This is an automated email from the ASF dual-hosted git repository.

924060929 pushed a commit to branch fe_local_shuffle_rebase_wip
in repository https://gitbox.apache.org/repos/asf/doris.git

commit a2760874f8c7edd6ea7598663f82d5850f82566b
Author: 924060929 <[email protected]>
AuthorDate: Wed May 20 17:23:52 2026 +0800

    [revert](local shuffle) Roll back the sender_count std::max patch
    
    The previous commit ef4ea66a66f raised _create_deferred_local_exchangers'
    sender_count to std::max(upstream_pipe->num_tasks(), _num_instances) on
    the theory that shared_state is shared across all _num_instances fragment
    instances and each contributes one close.
    
    That breaks the inverse case: when upstream_pipe legitimately has 1 task
    (e.g.
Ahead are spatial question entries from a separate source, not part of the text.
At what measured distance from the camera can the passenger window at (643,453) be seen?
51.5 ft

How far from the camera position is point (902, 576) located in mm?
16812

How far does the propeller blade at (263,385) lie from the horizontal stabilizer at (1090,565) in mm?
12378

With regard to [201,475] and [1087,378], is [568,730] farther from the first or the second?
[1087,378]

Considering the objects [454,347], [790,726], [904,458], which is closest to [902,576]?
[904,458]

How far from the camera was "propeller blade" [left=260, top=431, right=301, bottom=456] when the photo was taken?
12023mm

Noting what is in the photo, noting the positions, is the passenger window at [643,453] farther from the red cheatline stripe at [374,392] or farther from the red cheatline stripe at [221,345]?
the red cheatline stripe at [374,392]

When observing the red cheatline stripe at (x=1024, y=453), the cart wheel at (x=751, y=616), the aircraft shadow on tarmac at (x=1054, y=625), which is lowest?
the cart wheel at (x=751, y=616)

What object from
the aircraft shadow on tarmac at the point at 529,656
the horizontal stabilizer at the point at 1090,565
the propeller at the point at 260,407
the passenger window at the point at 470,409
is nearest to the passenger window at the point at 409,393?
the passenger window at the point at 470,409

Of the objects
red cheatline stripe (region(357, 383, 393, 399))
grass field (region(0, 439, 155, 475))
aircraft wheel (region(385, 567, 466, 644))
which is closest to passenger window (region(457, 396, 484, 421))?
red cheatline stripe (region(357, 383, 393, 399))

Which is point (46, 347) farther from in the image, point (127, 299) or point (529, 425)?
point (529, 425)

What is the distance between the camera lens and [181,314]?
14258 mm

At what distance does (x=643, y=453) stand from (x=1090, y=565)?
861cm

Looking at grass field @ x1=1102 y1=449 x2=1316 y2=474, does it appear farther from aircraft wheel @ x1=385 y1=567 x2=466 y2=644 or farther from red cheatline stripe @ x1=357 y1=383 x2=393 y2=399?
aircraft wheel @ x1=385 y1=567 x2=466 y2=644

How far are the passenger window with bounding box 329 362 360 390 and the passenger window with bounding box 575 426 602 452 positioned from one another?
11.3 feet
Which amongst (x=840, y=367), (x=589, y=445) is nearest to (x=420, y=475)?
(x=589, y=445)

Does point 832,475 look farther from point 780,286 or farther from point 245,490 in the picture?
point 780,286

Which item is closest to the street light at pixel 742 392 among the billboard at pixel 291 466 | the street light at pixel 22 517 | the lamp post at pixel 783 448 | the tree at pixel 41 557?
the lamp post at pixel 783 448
PASSTHROUGH below a serial scan inside a single fragment instance),
    only 1 close actually happens, so the raised initial count never reaches
    zero — downstream sources block on SHUFFLE_DATA_DEPENDENCY forever.
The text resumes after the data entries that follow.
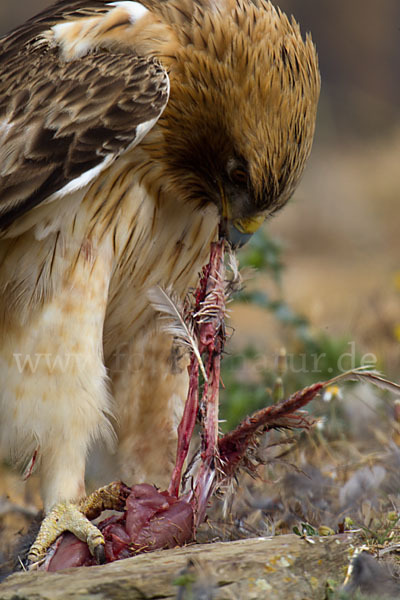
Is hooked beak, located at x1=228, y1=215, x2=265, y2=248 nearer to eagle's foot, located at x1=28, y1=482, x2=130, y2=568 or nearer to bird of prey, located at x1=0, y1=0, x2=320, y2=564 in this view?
bird of prey, located at x1=0, y1=0, x2=320, y2=564

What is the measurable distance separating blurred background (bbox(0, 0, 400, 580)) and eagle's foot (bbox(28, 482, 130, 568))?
75 centimetres

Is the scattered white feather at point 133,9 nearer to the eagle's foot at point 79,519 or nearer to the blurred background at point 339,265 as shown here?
the blurred background at point 339,265

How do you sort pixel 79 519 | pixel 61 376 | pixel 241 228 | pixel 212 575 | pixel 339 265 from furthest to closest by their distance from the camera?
pixel 339 265 < pixel 241 228 < pixel 61 376 < pixel 79 519 < pixel 212 575

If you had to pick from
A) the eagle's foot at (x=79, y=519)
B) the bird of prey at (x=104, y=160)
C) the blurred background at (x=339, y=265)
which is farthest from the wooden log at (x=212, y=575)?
the blurred background at (x=339, y=265)

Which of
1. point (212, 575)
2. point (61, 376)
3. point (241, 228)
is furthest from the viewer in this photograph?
point (241, 228)

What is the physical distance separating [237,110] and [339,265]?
6518mm

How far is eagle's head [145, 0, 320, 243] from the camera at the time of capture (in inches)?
126

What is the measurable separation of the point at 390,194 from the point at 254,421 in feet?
28.5

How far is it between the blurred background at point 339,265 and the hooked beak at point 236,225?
63cm

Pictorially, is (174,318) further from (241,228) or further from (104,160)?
(104,160)

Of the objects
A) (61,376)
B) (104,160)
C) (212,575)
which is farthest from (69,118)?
(212,575)

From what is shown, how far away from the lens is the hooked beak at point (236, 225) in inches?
133

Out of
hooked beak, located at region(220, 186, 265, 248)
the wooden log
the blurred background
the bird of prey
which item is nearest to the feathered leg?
the bird of prey

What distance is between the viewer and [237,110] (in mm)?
3209
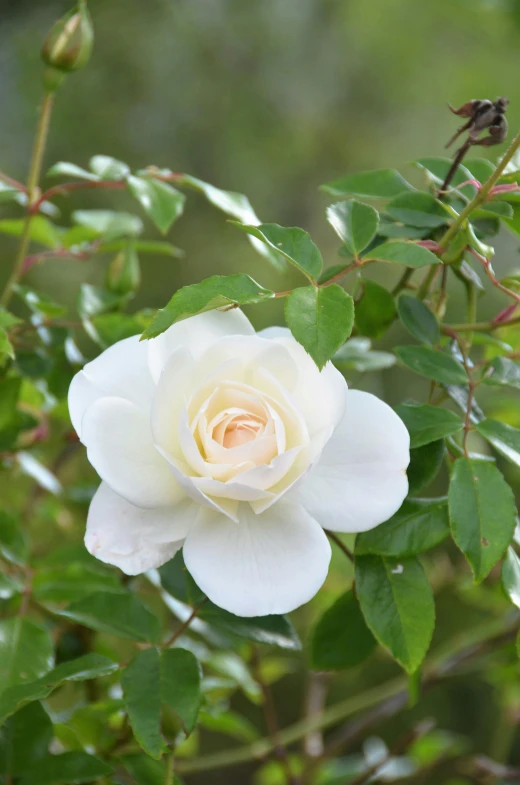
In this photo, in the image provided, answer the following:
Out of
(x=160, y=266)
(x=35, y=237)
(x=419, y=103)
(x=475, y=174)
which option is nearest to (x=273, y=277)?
(x=160, y=266)

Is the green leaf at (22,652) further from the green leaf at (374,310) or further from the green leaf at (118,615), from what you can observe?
the green leaf at (374,310)

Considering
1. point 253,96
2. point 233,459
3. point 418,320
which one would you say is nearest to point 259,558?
point 233,459

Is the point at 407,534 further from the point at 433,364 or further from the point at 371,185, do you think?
the point at 371,185

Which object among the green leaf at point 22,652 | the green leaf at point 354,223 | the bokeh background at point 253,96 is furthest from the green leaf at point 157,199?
the bokeh background at point 253,96

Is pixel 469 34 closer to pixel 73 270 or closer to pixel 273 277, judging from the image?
pixel 273 277

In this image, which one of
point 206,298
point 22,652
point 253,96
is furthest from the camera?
point 253,96
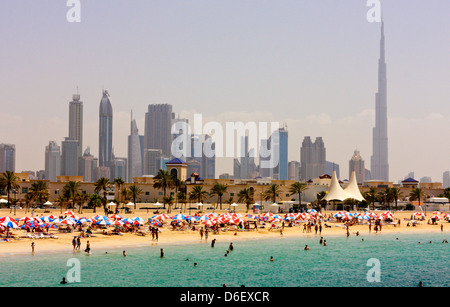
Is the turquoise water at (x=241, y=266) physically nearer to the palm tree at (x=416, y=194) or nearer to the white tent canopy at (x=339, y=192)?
the white tent canopy at (x=339, y=192)

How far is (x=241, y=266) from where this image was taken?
45.4 m

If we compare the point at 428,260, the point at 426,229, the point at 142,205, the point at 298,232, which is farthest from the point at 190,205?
the point at 428,260

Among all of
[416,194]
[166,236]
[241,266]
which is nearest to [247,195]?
[166,236]

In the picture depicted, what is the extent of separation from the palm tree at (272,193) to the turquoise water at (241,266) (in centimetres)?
4179

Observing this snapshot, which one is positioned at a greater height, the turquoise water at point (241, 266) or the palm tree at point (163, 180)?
the palm tree at point (163, 180)

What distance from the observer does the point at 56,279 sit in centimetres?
3725

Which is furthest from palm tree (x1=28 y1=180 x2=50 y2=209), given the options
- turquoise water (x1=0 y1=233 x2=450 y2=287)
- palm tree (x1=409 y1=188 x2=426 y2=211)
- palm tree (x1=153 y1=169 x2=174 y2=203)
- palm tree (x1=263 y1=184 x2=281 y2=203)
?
palm tree (x1=409 y1=188 x2=426 y2=211)

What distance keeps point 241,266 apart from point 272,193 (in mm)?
60722

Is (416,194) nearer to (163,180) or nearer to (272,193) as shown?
(272,193)

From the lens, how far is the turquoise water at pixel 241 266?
38344 mm

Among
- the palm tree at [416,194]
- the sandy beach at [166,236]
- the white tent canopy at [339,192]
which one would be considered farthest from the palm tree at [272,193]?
the palm tree at [416,194]
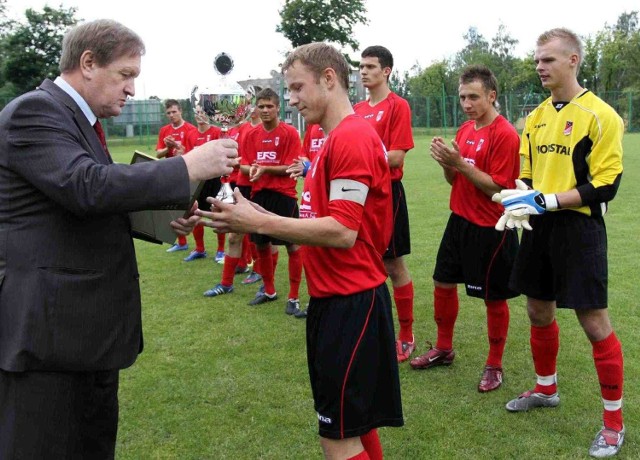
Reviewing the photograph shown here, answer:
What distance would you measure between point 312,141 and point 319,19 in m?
47.1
    Surfaced by mtmv_up_down_job_p0.load.test_upgrade_downgrade_prepare_job_mtmv
    (MV refresh hung at RUNNING in build 949402): plan dump shows LE id=5
    PASSTHROUGH with _num_senders=6, _running_sink_operators=5 — only one
    close arrived, exchanger never finalized.
    
    Restore the original sender_count = info.upstream_pipe->num_tasks().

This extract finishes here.